**WHAT YOU NEED TO DO**
Where the records appear below, transcribe them exactly, leaving none out.

**DATA TO PROCESS**

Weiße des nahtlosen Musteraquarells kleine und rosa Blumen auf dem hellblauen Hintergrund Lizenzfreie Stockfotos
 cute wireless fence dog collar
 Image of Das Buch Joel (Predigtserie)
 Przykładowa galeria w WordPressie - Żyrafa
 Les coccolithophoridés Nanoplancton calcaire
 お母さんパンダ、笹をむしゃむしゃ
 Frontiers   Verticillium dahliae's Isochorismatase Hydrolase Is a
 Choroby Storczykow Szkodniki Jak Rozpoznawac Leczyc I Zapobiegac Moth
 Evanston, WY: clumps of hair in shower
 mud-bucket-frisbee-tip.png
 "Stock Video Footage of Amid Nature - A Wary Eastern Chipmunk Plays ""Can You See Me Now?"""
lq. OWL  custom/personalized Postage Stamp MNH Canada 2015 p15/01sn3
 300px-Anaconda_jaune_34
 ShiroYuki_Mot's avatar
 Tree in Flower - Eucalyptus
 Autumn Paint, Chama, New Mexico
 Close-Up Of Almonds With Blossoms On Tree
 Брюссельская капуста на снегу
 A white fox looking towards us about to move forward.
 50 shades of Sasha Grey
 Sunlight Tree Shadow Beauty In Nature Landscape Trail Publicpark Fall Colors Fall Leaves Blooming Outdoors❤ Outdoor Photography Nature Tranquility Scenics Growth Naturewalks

**REPLY**
Weiße des nahtlosen Musteraquarells kleine und rosa Blumen auf dem hellblauen Hintergrund Lizenzfreie Stockfotos
 cute wireless fence dog collar
 Image of Das Buch Joel (Predigtserie)
 Przykładowa galeria w WordPressie - Żyrafa
 Les coccolithophoridés Nanoplancton calcaire
 お母さんパンダ、笹をむしゃむしゃ
 Frontiers   Verticillium dahliae's Isochorismatase Hydrolase Is a
 Choroby Storczykow Szkodniki Jak Rozpoznawac Leczyc I Zapobiegac Moth
 Evanston, WY: clumps of hair in shower
 mud-bucket-frisbee-tip.png
 "Stock Video Footage of Amid Nature - A Wary Eastern Chipmunk Plays ""Can You See Me Now?"""
lq. OWL  custom/personalized Postage Stamp MNH Canada 2015 p15/01sn3
 300px-Anaconda_jaune_34
 ShiroYuki_Mot's avatar
 Tree in Flower - Eucalyptus
 Autumn Paint, Chama, New Mexico
 Close-Up Of Almonds With Blossoms On Tree
 Брюссельская капуста на снегу
 A white fox looking towards us about to move forward.
 50 shades of Sasha Grey
 Sunlight Tree Shadow Beauty In Nature Landscape Trail Publicpark Fall Colors Fall Leaves Blooming Outdoors❤ Outdoor Photography Nature Tranquility Scenics Growth Naturewalks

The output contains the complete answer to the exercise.